Suitability in variable annuity sales is becoming an increasingly important issue as the “baby boomer” generation approaches its senior years, according to state and federal regulators at the National Association for Variable Annuities compliance and regulatory affairs conference in Washington.

“It’s not debatable, anymore, whether suitability applies to annuities, because it does,” said James Mumford, first deputy commissioner of the Iowa Insurance Division.

He added that while some arguments have been made that suitability rules should only apply to sales of fixed annuities, variable annuity sales are under the suitability umbrella as well.

The National Association of Insurance Commissioners, Kansas City, Mo., has adopted a model rule governing suitability in such sales, he said, which has been passed by “at least 35 states,” with an additional “seven or eight” having passed other suitability laws.

Ann Furman, an attorney in the Washington office of Jorden Burt, LLP, said suitability has become a “big issue” among regulators of variable annuities. “Part of that has to do with the total assets invested in variable annuities,” which she said amounted to approximately $1.39 trillion as of the first quarter of 2007.

Lawrence Kosciulek, associate director of NASD investment companies regulation, said suitability is covered by a general rule that says there must be “reasonable grounds” for a sale of any financial product.

The term “reasonable grounds,” he said, means the seller of the product should have gathered background information on the would-be purchaser and verified that the sale will provide some benefit to them.

A proposed NASD suitability rule, which was introduced in 2004 and has been amended 4 times since, would apply specifically to variable annuities transactions.

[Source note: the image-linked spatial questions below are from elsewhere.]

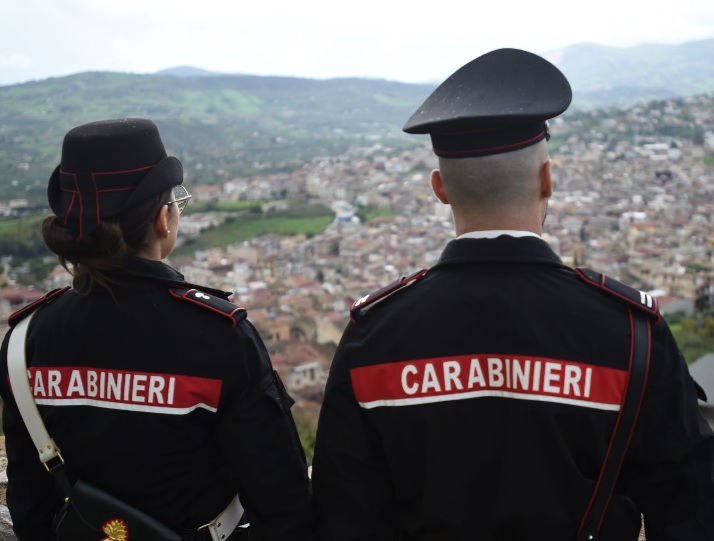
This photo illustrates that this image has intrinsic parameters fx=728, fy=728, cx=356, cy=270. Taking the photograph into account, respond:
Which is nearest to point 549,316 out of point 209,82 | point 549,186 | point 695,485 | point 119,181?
point 549,186

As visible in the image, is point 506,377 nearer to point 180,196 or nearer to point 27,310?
point 180,196

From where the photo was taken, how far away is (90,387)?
1.40 metres

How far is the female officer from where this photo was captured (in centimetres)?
138

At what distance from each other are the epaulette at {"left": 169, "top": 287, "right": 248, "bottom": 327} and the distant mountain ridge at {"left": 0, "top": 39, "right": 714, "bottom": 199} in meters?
20.0

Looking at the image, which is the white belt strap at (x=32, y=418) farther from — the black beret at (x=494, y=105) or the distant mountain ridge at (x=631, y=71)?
the distant mountain ridge at (x=631, y=71)

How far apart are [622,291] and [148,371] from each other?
0.86 m

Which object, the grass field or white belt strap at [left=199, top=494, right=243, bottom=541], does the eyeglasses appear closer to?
white belt strap at [left=199, top=494, right=243, bottom=541]

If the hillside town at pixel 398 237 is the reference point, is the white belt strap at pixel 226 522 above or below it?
above

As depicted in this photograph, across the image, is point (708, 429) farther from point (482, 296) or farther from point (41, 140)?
point (41, 140)

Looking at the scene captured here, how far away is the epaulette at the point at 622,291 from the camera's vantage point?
115 cm

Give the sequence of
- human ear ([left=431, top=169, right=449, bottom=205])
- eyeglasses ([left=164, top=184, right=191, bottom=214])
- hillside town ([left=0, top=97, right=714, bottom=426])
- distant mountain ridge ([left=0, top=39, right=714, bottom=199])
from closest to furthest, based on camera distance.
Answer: human ear ([left=431, top=169, right=449, bottom=205]) < eyeglasses ([left=164, top=184, right=191, bottom=214]) < hillside town ([left=0, top=97, right=714, bottom=426]) < distant mountain ridge ([left=0, top=39, right=714, bottom=199])

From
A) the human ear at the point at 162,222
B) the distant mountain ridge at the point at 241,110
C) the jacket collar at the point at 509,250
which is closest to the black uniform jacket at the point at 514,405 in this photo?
the jacket collar at the point at 509,250

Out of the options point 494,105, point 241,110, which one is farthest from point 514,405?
point 241,110

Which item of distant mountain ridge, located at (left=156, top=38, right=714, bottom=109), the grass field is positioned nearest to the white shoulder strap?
the grass field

The NASD has sent the rule on to the Securities and Exchange Commission, Washington, Mr. Kosciulek said, and is waiting to hear back from the SEC on its fate.

When and if proposed rule 2821 is approved by the SEC, the NASD will issue guidance for implementation after 60 days in a notice to members, he said, and the rule will take effect 180 days after that.

Many of the issues currently being debated about that rule, such as the timing of a proposed “principal review” for variable annuities transactions involving payments made to insurers, would be clarified. “Hopefully, we’ll clarify these issues in the notice to members,” he said.

While there has been some debate with the industry over the proposed rule, Mr. Kosciulek said he doesn’t “envision any substantive changes” to the rule as it is currently proposed, and much of the industry seems to accept that they’ll have to adjust their operations to meet it and are now more concerned about the preparation for those changes. “For the most part, firms are just asking when,” the measure will take effect, he said.

The aging baby boomer generation is an important factor in the suitability regulation effort, noted John Walsh, associate director and chief counsel for the SEC Office of Compliance Inspections and Examinations, because the growing elderly population will make ensuring consumer protection all the more important. “This is a fundamental long-term shift in our markets,” he said, “and in our focus as regulators.”

Mr. Walsh said the SEC has a “very active enforcement element” on suitability because “many of these cases involve really fraudulent activity” such as Ponzi schemes or just fake securities.

Recent efforts, he said, have focused on seminars offering seniors a “free lunch” or supposedly neutral financial advice, which can sometimes end up as a sales presentation.

Although he said it’s “too early to tell” what the results of that effort will be, Mr. Walsh said firms who host seminars should be asking serious questions about how they advertise such seminars, specifically the degree to which they control the advertising and the claims being made about what the seminar will offer.

Examining these issues is important in case regulators should come asking about the seminar, he said, “both so you have the answers and secondly, so you have answers that you’re comfortable with.”

Companies should also be sure their representatives can explain why they may have switched products for a consumer. “Can your reps explain why product B is enhanced over product A?” he asked the audience, “and can they document that analysis?”